* Problema a resolver
Reproduza todos os registros abaixo linha por linha, sem nenhuma alteração. Deixe as imagens fora da sua resposta.

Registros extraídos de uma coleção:
|---|
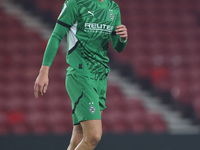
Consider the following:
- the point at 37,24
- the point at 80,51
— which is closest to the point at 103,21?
the point at 80,51

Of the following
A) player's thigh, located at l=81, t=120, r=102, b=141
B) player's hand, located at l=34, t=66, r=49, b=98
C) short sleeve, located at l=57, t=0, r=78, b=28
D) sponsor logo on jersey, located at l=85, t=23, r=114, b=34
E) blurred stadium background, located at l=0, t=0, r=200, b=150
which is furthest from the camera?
blurred stadium background, located at l=0, t=0, r=200, b=150

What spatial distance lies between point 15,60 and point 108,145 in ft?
10.6

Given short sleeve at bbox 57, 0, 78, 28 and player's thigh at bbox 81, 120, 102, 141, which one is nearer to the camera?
player's thigh at bbox 81, 120, 102, 141

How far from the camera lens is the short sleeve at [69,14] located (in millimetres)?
3203

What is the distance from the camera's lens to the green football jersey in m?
3.24

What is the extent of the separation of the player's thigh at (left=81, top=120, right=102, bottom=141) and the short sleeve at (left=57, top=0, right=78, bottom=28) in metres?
0.81

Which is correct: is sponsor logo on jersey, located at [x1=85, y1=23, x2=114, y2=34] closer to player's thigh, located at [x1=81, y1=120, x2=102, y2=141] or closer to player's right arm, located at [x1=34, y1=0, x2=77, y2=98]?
player's right arm, located at [x1=34, y1=0, x2=77, y2=98]

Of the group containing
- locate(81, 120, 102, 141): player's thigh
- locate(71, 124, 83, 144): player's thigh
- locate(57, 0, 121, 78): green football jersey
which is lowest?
locate(71, 124, 83, 144): player's thigh

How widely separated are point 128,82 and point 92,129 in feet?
19.3

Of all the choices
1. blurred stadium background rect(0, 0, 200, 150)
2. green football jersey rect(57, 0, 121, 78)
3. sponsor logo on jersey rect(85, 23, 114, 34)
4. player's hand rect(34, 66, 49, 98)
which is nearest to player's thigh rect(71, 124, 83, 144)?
green football jersey rect(57, 0, 121, 78)

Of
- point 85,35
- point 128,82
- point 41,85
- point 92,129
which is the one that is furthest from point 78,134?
point 128,82

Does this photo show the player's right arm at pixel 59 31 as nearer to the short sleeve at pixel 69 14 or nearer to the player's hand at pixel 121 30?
the short sleeve at pixel 69 14

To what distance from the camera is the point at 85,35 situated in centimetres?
331

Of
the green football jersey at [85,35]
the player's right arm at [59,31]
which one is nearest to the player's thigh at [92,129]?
the green football jersey at [85,35]
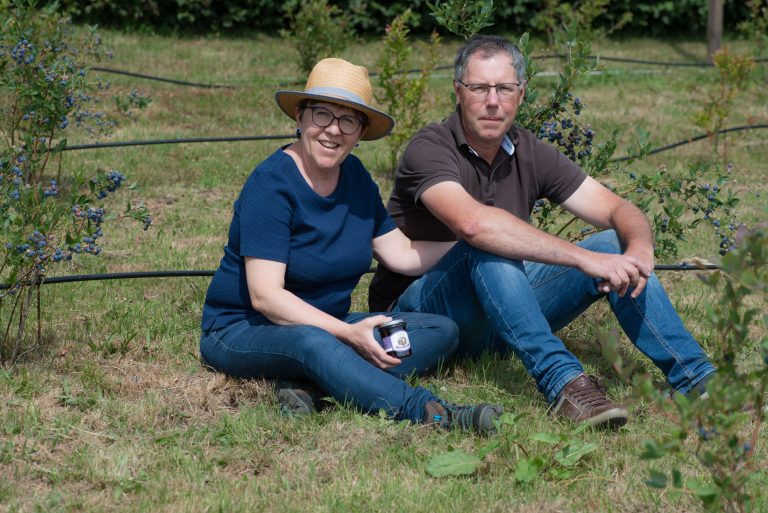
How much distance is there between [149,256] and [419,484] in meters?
2.79

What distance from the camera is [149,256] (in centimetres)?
544

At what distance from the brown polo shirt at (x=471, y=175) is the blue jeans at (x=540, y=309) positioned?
222 millimetres

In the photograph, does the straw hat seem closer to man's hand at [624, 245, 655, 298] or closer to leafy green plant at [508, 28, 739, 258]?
man's hand at [624, 245, 655, 298]

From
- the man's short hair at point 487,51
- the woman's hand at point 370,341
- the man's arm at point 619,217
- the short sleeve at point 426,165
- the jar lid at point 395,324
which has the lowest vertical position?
the woman's hand at point 370,341

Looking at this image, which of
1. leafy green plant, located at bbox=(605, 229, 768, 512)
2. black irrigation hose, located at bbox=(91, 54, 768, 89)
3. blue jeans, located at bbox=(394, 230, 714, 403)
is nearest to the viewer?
leafy green plant, located at bbox=(605, 229, 768, 512)

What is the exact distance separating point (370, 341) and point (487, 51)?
1.17m

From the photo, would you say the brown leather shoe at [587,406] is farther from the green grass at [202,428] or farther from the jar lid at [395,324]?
the jar lid at [395,324]

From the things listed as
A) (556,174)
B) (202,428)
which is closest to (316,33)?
(556,174)

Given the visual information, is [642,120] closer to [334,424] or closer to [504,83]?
[504,83]

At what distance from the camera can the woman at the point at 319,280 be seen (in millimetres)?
3441

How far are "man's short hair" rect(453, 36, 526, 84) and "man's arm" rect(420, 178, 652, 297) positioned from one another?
0.55 metres

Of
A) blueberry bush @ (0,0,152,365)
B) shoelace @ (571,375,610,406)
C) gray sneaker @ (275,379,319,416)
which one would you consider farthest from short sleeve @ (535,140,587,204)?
blueberry bush @ (0,0,152,365)

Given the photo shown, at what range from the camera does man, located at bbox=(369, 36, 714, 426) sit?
354cm

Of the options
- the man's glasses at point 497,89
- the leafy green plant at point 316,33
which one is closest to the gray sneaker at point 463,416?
the man's glasses at point 497,89
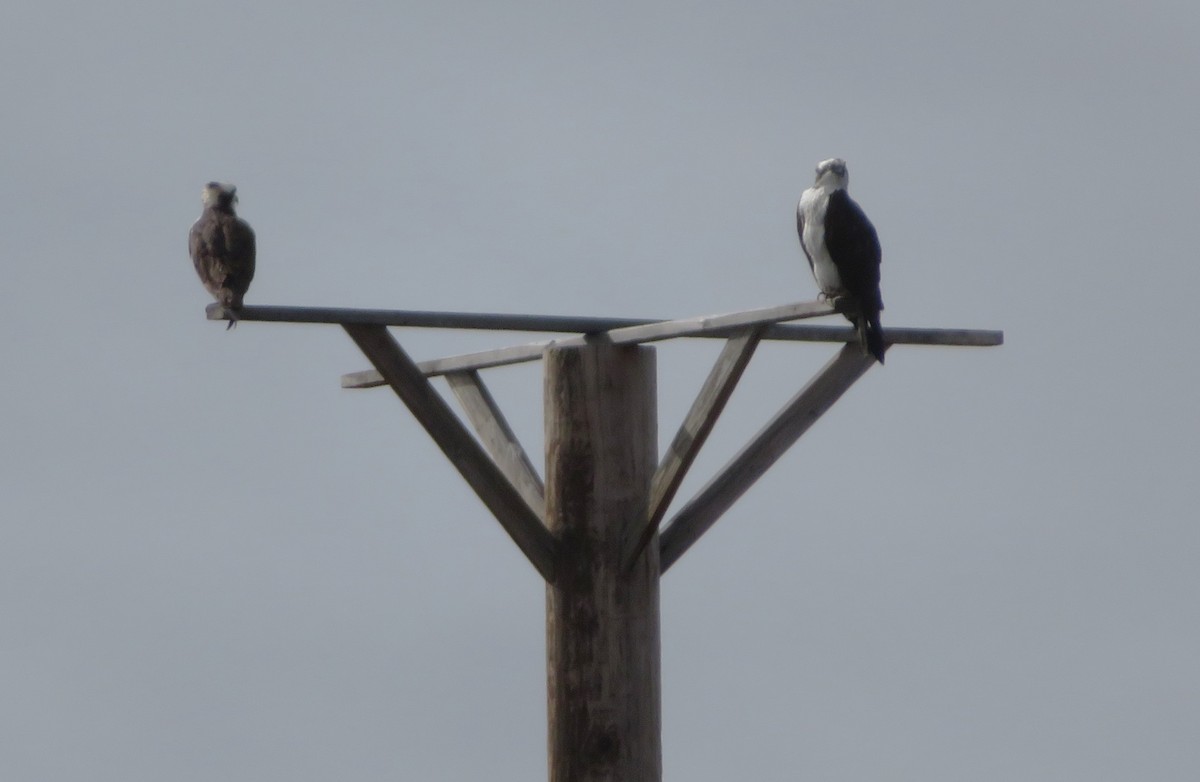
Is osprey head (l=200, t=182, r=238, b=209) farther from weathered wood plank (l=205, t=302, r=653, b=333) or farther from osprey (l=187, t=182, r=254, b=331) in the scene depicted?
weathered wood plank (l=205, t=302, r=653, b=333)

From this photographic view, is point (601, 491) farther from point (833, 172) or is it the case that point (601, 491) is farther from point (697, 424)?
point (833, 172)

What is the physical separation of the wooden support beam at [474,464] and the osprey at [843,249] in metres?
1.29

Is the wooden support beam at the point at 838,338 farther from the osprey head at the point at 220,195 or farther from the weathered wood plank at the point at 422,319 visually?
the osprey head at the point at 220,195

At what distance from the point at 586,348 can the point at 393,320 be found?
69cm

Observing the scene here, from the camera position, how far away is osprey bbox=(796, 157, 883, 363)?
19.4ft

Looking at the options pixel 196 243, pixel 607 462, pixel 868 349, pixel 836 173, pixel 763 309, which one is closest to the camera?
pixel 763 309

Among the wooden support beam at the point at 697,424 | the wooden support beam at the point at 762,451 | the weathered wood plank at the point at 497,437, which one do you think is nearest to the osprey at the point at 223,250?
the weathered wood plank at the point at 497,437

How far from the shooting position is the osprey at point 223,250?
5.83m

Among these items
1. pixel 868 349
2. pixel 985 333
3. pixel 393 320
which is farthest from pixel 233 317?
pixel 985 333

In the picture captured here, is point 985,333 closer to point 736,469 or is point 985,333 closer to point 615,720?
point 736,469

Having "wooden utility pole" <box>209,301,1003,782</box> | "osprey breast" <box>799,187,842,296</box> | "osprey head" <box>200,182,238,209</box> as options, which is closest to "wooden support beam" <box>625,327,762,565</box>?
"wooden utility pole" <box>209,301,1003,782</box>

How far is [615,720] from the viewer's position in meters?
5.32

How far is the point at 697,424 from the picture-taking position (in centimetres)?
533

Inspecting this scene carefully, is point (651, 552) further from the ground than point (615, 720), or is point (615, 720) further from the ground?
point (651, 552)
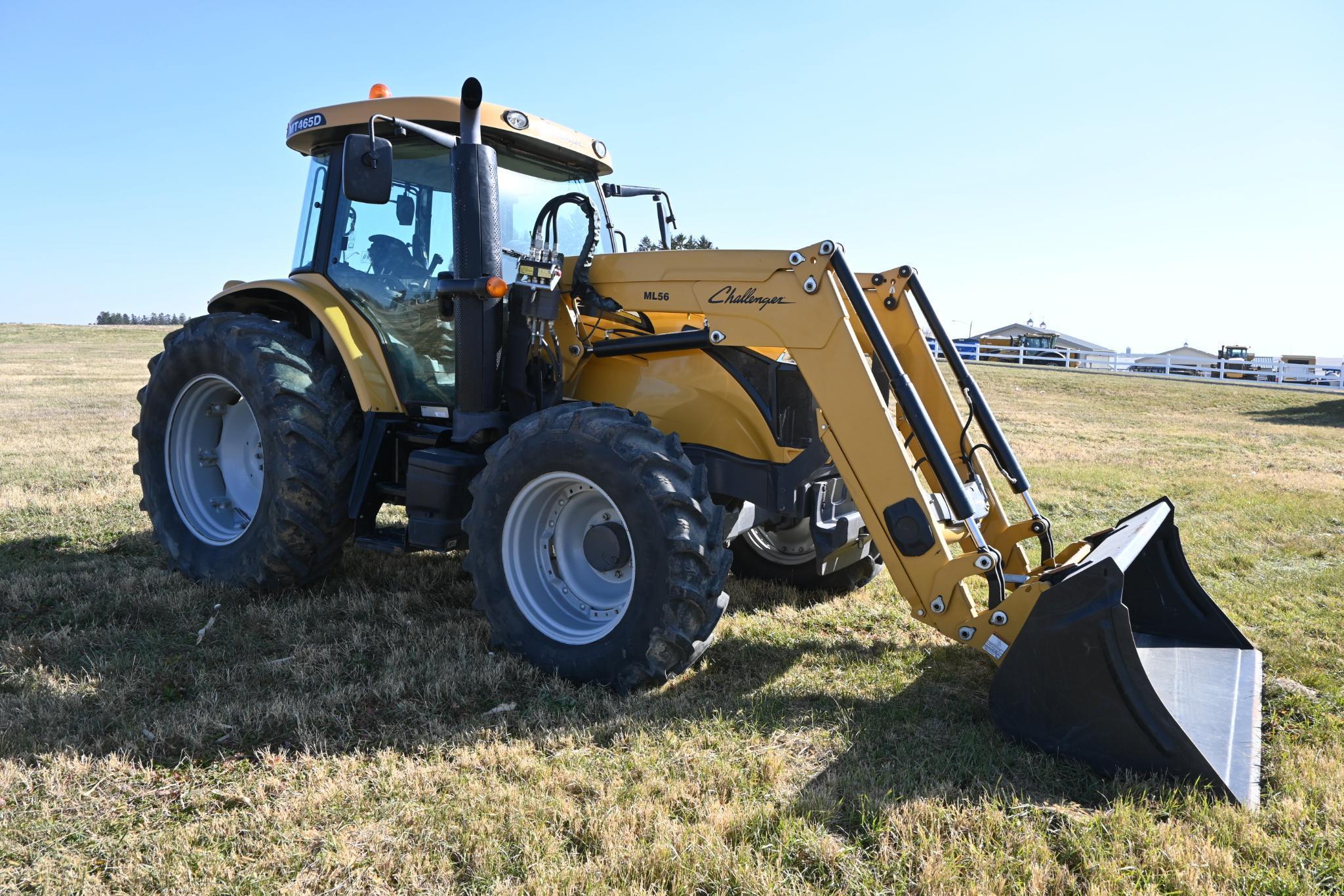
|---|
* Resposta final
Consider the following:
- the point at 37,24
- the point at 80,51
— which is closest to the point at 103,21?
the point at 80,51

Of the following
A) player's thigh, located at l=81, t=120, r=102, b=141
B) player's hand, located at l=34, t=66, r=49, b=98
C) short sleeve, located at l=57, t=0, r=78, b=28
D) sponsor logo on jersey, located at l=85, t=23, r=114, b=34
E) blurred stadium background, located at l=0, t=0, r=200, b=150
which is furthest from the camera?
blurred stadium background, located at l=0, t=0, r=200, b=150

What spatial distance lies between point 15,60 and point 108,145 in ft?
10.6

Given short sleeve at bbox 57, 0, 78, 28 and player's thigh at bbox 81, 120, 102, 141, which one is nearer to the camera?
player's thigh at bbox 81, 120, 102, 141

How far from the camera lens is the short sleeve at [69,14] located (in millimetres)?
3203

What is the distance from the camera's lens to the green football jersey in m?
3.24

What is the extent of the separation of the player's thigh at (left=81, top=120, right=102, bottom=141) and the short sleeve at (left=57, top=0, right=78, bottom=28) in metres?
0.81

Which is correct: is sponsor logo on jersey, located at [x1=85, y1=23, x2=114, y2=34] closer to player's thigh, located at [x1=81, y1=120, x2=102, y2=141] or closer to player's right arm, located at [x1=34, y1=0, x2=77, y2=98]?
player's right arm, located at [x1=34, y1=0, x2=77, y2=98]

Of the group containing
- locate(81, 120, 102, 141): player's thigh
- locate(71, 124, 83, 144): player's thigh
- locate(57, 0, 121, 78): green football jersey
which is lowest?
locate(71, 124, 83, 144): player's thigh

How widely separated are point 128,82 and point 92,129 in feet?
19.3

Of all the choices
1. blurred stadium background rect(0, 0, 200, 150)
2. green football jersey rect(57, 0, 121, 78)
3. sponsor logo on jersey rect(85, 23, 114, 34)
4. player's hand rect(34, 66, 49, 98)
which is nearest to player's thigh rect(71, 124, 83, 144)?
green football jersey rect(57, 0, 121, 78)

Of
- point 85,35
- point 128,82
- point 41,85
- point 92,129
which is the one that is furthest from point 78,134?
point 128,82

Does this photo show the player's right arm at pixel 59 31 as nearer to the short sleeve at pixel 69 14 or nearer to the player's hand at pixel 121 30?
the short sleeve at pixel 69 14

To what distance from the camera is the point at 85,35 situated in centimetres?
331

Of
the green football jersey at [85,35]
the player's right arm at [59,31]
which one is nearest to the player's thigh at [92,129]?
the green football jersey at [85,35]
How much distance is there between [149,256] and [419,484] in meters?
2.79

What distance from the camera is [149,256] (in centimetres)?
544

At what distance from the brown polo shirt at (x=471, y=175) is the blue jeans at (x=540, y=309) positioned?
222 millimetres

In the photograph, does the straw hat seem closer to man's hand at [624, 245, 655, 298] or closer to leafy green plant at [508, 28, 739, 258]?
man's hand at [624, 245, 655, 298]

From
- the man's short hair at point 487,51
- the woman's hand at point 370,341
- the man's arm at point 619,217
- the short sleeve at point 426,165
- the jar lid at point 395,324
which has the lowest vertical position?
the woman's hand at point 370,341

Looking at this image, which of
1. leafy green plant, located at bbox=(605, 229, 768, 512)
2. black irrigation hose, located at bbox=(91, 54, 768, 89)
3. blue jeans, located at bbox=(394, 230, 714, 403)
is nearest to the viewer?
leafy green plant, located at bbox=(605, 229, 768, 512)

What is the exact distance separating point (370, 341) and point (487, 51)?
1.17m

From the photo, would you say the brown leather shoe at [587,406] is farther from the green grass at [202,428] or farther from the jar lid at [395,324]?
the jar lid at [395,324]

From the things listed as
A) (556,174)
B) (202,428)
which is closest to (316,33)?
(556,174)

Given the visual information, is [642,120] closer to [334,424] or closer to [504,83]?
[504,83]

At what distance from the camera can the woman at the point at 319,280 be seen (in millimetres)?
3441

How far are "man's short hair" rect(453, 36, 526, 84) and "man's arm" rect(420, 178, 652, 297) positioned from one another?
0.55 metres

Of
A) blueberry bush @ (0,0,152,365)
B) shoelace @ (571,375,610,406)
C) gray sneaker @ (275,379,319,416)
which one would you consider farthest from short sleeve @ (535,140,587,204)?
blueberry bush @ (0,0,152,365)

Given the photo shown, at what range from the camera does man, located at bbox=(369, 36, 714, 426) sit?
354cm

Of the options
- the man's glasses at point 497,89
- the leafy green plant at point 316,33
which one is closest to the gray sneaker at point 463,416?
the man's glasses at point 497,89
Is osprey head (l=200, t=182, r=238, b=209) farther from weathered wood plank (l=205, t=302, r=653, b=333) or farther from osprey (l=187, t=182, r=254, b=331) in the scene depicted?
weathered wood plank (l=205, t=302, r=653, b=333)

From this photographic view, is point (601, 491) farther from point (833, 172) or is it the case that point (601, 491) is farther from point (697, 424)?
point (833, 172)

What is the physical separation of the wooden support beam at [474,464] and the osprey at [843,249] in metres?
1.29

Is the wooden support beam at the point at 838,338 farther from the osprey head at the point at 220,195 or farther from the weathered wood plank at the point at 422,319 visually?
the osprey head at the point at 220,195

At what distance from the point at 586,348 can the point at 393,320 be found?
69cm

Observing the scene here, from the camera position, how far away is osprey bbox=(796, 157, 883, 363)?
19.4ft

Looking at the options pixel 196 243, pixel 607 462, pixel 868 349, pixel 836 173, pixel 763 309, which one is closest to the camera?
pixel 763 309

Among the wooden support beam at the point at 697,424 | the wooden support beam at the point at 762,451 | the weathered wood plank at the point at 497,437, which one do you think is nearest to the osprey at the point at 223,250?
the weathered wood plank at the point at 497,437

How far from the shooting position is the osprey at point 223,250?
5.83m

Among these items
1. pixel 868 349
2. pixel 985 333
3. pixel 393 320
which is farthest from pixel 233 317?
pixel 985 333

In the picture captured here, is point 985,333 closer to point 736,469 or is point 985,333 closer to point 615,720?
point 736,469

Having "wooden utility pole" <box>209,301,1003,782</box> | "osprey breast" <box>799,187,842,296</box> | "osprey head" <box>200,182,238,209</box> as options, which is closest to "wooden support beam" <box>625,327,762,565</box>?
"wooden utility pole" <box>209,301,1003,782</box>

How far is [615,720] from the viewer's position in meters?
5.32

How far is the point at 697,424 from the picture-taking position (in centimetres)?
533

Inspecting this scene carefully, is point (651, 552) further from the ground than point (615, 720), or is point (615, 720) further from the ground?
point (651, 552)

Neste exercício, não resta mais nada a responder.